Bug #104128 Poor performance for queries with tuple comparison
Submitted: 28 Jun 2021 7:00 Modified: 28 Jun 2021 15:26
Reporter: Hamid Alaei Email Updates:
Status: Duplicate Impact on me:
None 
Category:MySQL Server Severity:S3 (Non-critical)
Version:8.0.25 OS:Ubuntu (18.04)
Assigned to: CPU Architecture:x86 (Core i7)

[28 Jun 2021 7:00] Hamid Alaei
Description:
According to (https://dev.mysql.com/doc/refman/8.0/en/row-constructor-optimization.html), using tuple comparison, if not mixed with single column comparison, should be equivalent of rewriting the query using single column comparison and "and" "or" operations in terms of how efficient the DB can benefit from an index.

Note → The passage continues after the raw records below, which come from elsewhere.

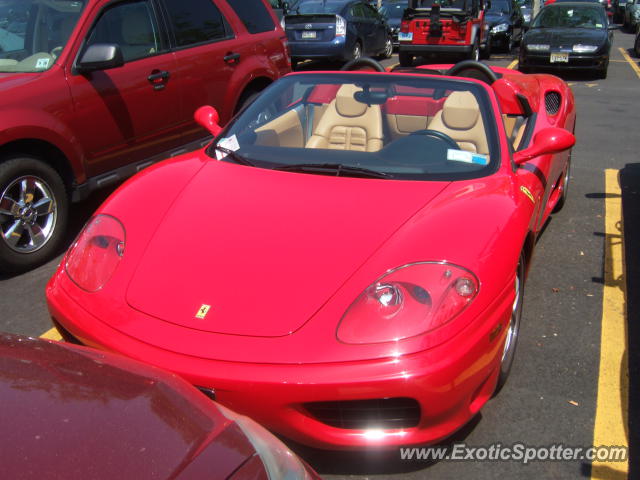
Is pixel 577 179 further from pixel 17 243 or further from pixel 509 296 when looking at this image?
pixel 17 243

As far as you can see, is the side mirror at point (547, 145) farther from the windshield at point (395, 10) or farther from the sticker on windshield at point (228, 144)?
the windshield at point (395, 10)

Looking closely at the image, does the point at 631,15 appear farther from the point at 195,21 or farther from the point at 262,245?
the point at 262,245

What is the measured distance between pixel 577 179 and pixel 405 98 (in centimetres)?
321

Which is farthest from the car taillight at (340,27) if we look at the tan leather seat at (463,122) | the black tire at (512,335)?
the black tire at (512,335)

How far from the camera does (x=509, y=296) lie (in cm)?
273

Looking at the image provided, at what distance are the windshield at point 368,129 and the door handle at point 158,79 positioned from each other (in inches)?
61.8

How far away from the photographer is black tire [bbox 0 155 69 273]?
4449 millimetres

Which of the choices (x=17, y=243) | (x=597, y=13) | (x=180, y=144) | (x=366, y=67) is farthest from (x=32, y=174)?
(x=597, y=13)

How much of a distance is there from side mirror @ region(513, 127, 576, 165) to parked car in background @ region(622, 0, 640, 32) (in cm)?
2476

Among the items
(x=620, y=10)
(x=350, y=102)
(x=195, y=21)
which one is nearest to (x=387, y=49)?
(x=195, y=21)

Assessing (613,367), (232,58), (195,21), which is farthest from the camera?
(232,58)

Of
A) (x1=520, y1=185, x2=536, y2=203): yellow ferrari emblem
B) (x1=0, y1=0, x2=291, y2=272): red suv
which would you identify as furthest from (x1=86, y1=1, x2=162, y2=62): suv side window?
(x1=520, y1=185, x2=536, y2=203): yellow ferrari emblem

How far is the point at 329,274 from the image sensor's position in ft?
8.68

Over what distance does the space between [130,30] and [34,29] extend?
71 centimetres
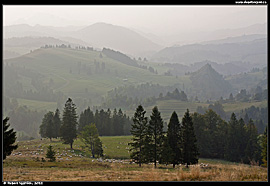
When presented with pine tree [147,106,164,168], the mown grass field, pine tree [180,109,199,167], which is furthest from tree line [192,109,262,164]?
pine tree [147,106,164,168]

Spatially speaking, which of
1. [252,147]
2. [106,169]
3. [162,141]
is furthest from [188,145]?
[252,147]

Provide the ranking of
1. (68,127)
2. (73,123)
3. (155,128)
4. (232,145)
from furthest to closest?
(232,145), (73,123), (68,127), (155,128)

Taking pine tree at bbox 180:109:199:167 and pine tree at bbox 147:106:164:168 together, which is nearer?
pine tree at bbox 147:106:164:168

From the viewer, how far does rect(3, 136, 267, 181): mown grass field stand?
14242mm

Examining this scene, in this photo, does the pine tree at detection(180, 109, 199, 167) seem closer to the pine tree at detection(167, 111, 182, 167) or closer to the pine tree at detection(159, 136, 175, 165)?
the pine tree at detection(167, 111, 182, 167)

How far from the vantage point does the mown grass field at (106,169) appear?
14242 mm

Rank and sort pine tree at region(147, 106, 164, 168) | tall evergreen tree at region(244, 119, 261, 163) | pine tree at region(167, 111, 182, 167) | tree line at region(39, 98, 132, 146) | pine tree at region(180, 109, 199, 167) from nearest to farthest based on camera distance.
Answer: pine tree at region(147, 106, 164, 168), pine tree at region(180, 109, 199, 167), pine tree at region(167, 111, 182, 167), tree line at region(39, 98, 132, 146), tall evergreen tree at region(244, 119, 261, 163)

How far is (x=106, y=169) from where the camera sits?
28.3m

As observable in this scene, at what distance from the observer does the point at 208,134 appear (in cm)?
8669

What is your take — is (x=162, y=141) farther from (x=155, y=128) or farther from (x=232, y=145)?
(x=232, y=145)

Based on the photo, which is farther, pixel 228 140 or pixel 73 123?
pixel 228 140

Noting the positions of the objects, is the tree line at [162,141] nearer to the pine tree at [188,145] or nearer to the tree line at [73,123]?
the pine tree at [188,145]
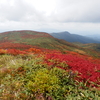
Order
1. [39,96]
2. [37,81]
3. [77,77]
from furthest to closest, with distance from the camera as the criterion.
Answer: [77,77] < [37,81] < [39,96]

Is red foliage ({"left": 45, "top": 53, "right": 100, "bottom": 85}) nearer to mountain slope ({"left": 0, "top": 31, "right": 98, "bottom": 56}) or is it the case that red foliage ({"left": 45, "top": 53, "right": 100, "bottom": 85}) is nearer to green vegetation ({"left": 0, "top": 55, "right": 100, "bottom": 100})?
green vegetation ({"left": 0, "top": 55, "right": 100, "bottom": 100})

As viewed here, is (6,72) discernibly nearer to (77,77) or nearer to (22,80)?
(22,80)

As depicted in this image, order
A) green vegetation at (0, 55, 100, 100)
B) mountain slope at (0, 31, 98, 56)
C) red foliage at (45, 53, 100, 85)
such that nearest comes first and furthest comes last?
green vegetation at (0, 55, 100, 100) → red foliage at (45, 53, 100, 85) → mountain slope at (0, 31, 98, 56)

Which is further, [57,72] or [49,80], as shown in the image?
[57,72]

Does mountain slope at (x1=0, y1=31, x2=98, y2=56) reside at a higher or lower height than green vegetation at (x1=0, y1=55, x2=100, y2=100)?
lower

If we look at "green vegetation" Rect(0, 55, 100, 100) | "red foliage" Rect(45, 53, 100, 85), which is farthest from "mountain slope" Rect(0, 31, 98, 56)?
"green vegetation" Rect(0, 55, 100, 100)

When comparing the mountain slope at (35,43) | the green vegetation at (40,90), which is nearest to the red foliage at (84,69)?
the green vegetation at (40,90)

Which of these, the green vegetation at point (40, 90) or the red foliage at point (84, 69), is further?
the red foliage at point (84, 69)

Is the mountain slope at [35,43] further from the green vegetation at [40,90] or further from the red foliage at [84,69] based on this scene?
the green vegetation at [40,90]

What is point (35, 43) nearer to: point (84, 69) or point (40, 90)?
point (84, 69)

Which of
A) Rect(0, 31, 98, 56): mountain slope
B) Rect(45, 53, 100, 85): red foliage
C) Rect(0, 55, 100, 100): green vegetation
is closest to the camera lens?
Rect(0, 55, 100, 100): green vegetation

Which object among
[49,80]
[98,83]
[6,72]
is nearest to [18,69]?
[6,72]

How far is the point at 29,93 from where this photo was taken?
13.3 ft

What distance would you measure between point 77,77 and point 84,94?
1.82m
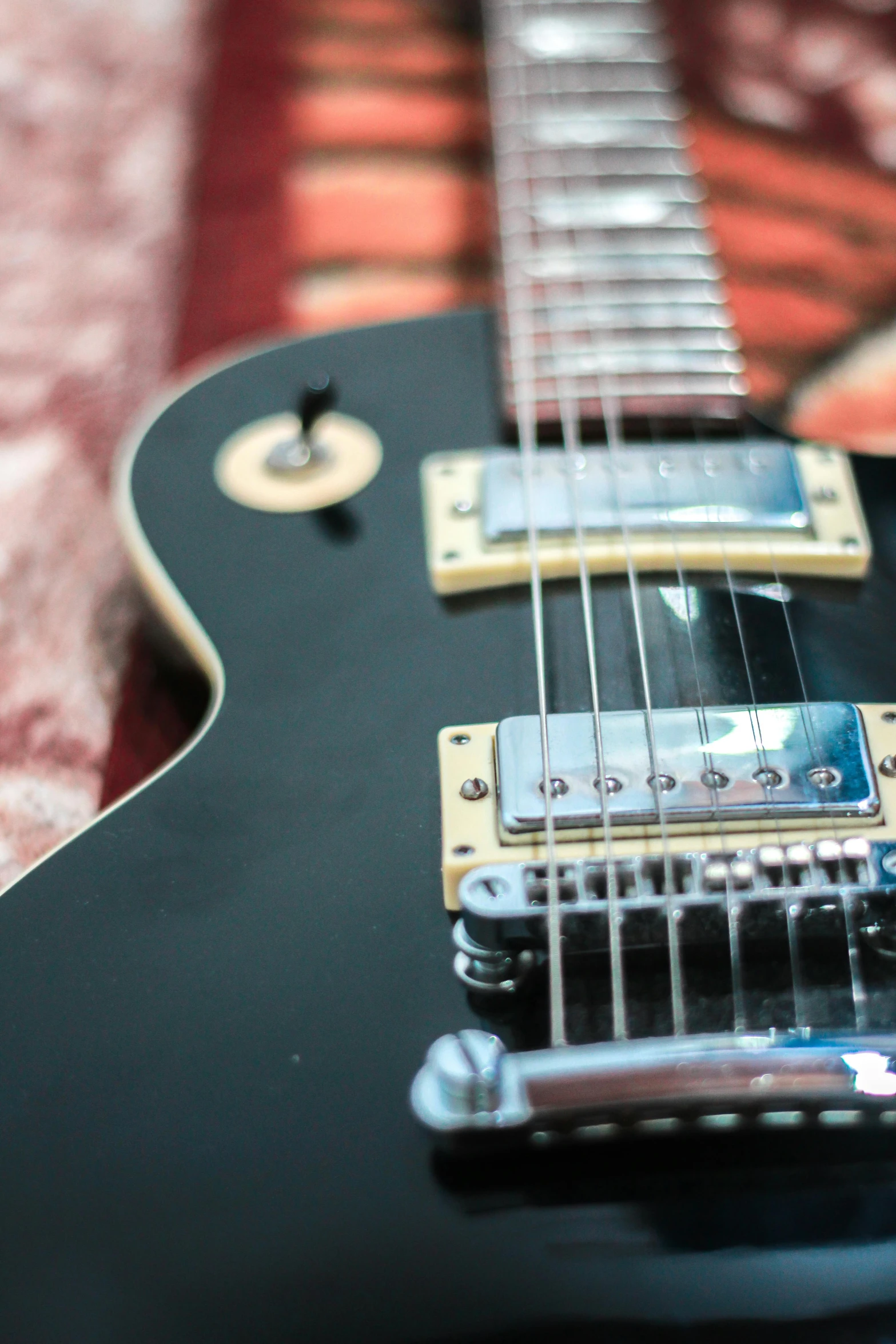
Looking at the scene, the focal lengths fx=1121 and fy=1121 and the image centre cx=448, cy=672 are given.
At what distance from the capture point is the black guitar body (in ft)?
1.27

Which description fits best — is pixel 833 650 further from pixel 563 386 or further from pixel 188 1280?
pixel 188 1280

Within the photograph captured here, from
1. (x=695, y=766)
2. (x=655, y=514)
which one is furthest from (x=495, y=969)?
(x=655, y=514)

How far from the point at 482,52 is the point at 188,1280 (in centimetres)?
128

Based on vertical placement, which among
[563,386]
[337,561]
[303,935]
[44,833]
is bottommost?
[303,935]

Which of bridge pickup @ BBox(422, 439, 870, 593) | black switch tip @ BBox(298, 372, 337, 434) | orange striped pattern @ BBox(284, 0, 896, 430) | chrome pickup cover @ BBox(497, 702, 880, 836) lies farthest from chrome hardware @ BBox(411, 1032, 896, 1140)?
orange striped pattern @ BBox(284, 0, 896, 430)

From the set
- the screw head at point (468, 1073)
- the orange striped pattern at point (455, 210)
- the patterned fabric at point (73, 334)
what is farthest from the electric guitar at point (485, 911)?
the orange striped pattern at point (455, 210)

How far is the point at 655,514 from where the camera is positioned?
0.65m

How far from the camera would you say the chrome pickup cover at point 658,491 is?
25.5 inches

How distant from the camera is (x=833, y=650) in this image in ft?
1.93

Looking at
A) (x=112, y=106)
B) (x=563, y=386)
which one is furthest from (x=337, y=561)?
(x=112, y=106)

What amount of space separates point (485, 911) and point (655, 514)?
0.96 feet

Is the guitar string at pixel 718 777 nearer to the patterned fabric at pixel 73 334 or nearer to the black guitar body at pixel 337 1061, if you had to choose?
the black guitar body at pixel 337 1061

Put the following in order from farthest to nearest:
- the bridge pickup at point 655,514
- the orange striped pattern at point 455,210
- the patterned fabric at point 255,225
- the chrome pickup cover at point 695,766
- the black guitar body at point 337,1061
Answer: the orange striped pattern at point 455,210, the patterned fabric at point 255,225, the bridge pickup at point 655,514, the chrome pickup cover at point 695,766, the black guitar body at point 337,1061

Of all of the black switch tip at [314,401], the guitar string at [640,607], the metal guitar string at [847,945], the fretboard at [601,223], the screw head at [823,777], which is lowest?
the metal guitar string at [847,945]
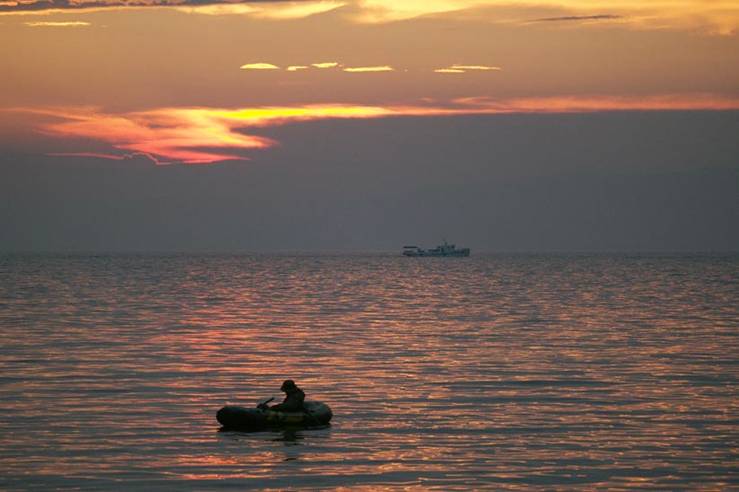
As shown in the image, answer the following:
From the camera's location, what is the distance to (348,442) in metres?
27.8

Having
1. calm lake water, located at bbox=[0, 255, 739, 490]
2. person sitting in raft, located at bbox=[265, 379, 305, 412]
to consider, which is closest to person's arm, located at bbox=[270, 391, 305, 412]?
person sitting in raft, located at bbox=[265, 379, 305, 412]

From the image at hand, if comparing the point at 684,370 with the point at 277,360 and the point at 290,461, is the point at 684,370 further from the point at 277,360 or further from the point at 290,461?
the point at 290,461

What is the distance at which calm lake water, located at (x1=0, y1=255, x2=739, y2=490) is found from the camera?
2456cm

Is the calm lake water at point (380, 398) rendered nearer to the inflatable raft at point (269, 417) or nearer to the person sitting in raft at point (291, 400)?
the inflatable raft at point (269, 417)

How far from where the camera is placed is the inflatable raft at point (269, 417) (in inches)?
1147

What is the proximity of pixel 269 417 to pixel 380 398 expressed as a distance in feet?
18.9

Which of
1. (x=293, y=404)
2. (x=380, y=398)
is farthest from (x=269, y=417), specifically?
(x=380, y=398)

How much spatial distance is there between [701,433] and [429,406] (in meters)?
7.58

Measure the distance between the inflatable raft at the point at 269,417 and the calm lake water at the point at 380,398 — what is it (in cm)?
39

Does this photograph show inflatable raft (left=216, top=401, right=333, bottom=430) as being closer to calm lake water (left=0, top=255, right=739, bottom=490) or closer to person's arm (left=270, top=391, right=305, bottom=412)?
person's arm (left=270, top=391, right=305, bottom=412)

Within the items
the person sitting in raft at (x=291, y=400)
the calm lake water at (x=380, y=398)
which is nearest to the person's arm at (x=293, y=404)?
the person sitting in raft at (x=291, y=400)

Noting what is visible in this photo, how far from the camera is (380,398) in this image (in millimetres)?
34750

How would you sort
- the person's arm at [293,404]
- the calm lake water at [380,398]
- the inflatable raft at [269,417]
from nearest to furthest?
1. the calm lake water at [380,398]
2. the inflatable raft at [269,417]
3. the person's arm at [293,404]

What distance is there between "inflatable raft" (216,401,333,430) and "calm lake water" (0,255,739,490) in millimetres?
395
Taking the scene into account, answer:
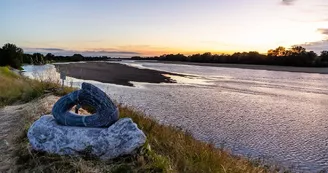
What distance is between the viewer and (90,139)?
6.00 meters

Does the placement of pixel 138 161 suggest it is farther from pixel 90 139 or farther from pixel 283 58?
pixel 283 58

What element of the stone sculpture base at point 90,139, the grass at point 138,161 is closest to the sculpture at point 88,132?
the stone sculpture base at point 90,139

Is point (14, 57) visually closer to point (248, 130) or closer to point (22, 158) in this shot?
point (248, 130)

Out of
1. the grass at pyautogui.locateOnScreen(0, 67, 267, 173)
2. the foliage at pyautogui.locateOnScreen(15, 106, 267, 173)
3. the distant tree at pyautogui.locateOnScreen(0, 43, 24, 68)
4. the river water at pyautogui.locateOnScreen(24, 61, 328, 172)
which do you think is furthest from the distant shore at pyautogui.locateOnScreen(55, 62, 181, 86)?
the distant tree at pyautogui.locateOnScreen(0, 43, 24, 68)

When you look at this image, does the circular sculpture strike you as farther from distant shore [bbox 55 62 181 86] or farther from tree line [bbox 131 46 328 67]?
tree line [bbox 131 46 328 67]

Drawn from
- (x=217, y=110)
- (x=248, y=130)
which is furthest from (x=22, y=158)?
(x=217, y=110)

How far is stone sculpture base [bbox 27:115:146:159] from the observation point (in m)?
5.93

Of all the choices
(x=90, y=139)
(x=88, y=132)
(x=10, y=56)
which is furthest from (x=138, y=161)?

However, I find a scenario in which using tuple comparison is even worse than scanning the whole table. Not only the DB can't use the index to skip rows not in the range, but also the query run-time is several times slower than running an equivalent query on a table without index.
I find the issue while testing a Laravel PR. I have my test case there too:
https://github.com/laravel/framework/pull/37762#issuecomment-868484453

How to repeat:
# Table:
CREATE TABLE `foos` (
  `id` bigint unsigned NOT NULL AUTO_INCREMENT,
  `foo` int NOT NULL,
  `bar` int NOT NULL,
  `baz` int NOT NULL,
  `created_at` timestamp NULL DEFAULT NULL,
  `updated_at` timestamp NULL DEFAULT NULL,
  PRIMARY KEY (`id`),
  KEY `foos_foo_bar_baz_index` (`foo`,`bar`,`baz`)
) ENGINE=InnoDB AUTO_INCREMENT=2000001 DEFAULT CHARSET=utf8mb4 COLLATE=utf8mb4_unicode_ci;

# Data:
The table is seeded with 2 million records, with 0<=foo<10, 0<=bar<10, 0<=baz<20000. This distribution noticeably slows down queries that can't use the entire 12-byte length of the multi-column index.

for ($foo = 0; $foo < 10; $foo++) {
    for ($bar = 0; $bar < 10; $bar++) {
        for ($i = 0; $i < 20000; $i += 100) {
            $values = [];
            $date = now();
            for ($baz = $i; $baz < $i + 100; $baz++) {
                $values[] = [
                    'foo' => $foo,
                    'bar' => $bar,
                    'baz' => $baz,
                    'created_at' => $date,
                    'updated_at' => $date,
                ];
            }
            \App\Models\Foo::query()->insert($values);
        }
    }
}

# Query with tuple comparison:

select * from `foos` where (`foo`, `bar`, `baz`) > (9, 9, 19000) order by `foo` asc, `bar` asc, `baz` asc limit 51

Runtime: 16 seconds.
key_len reported by explain select statement: 12.
This result must be a bug from MySQL. It is multiple times slower than scanning the whole table, e.g. by select count(*).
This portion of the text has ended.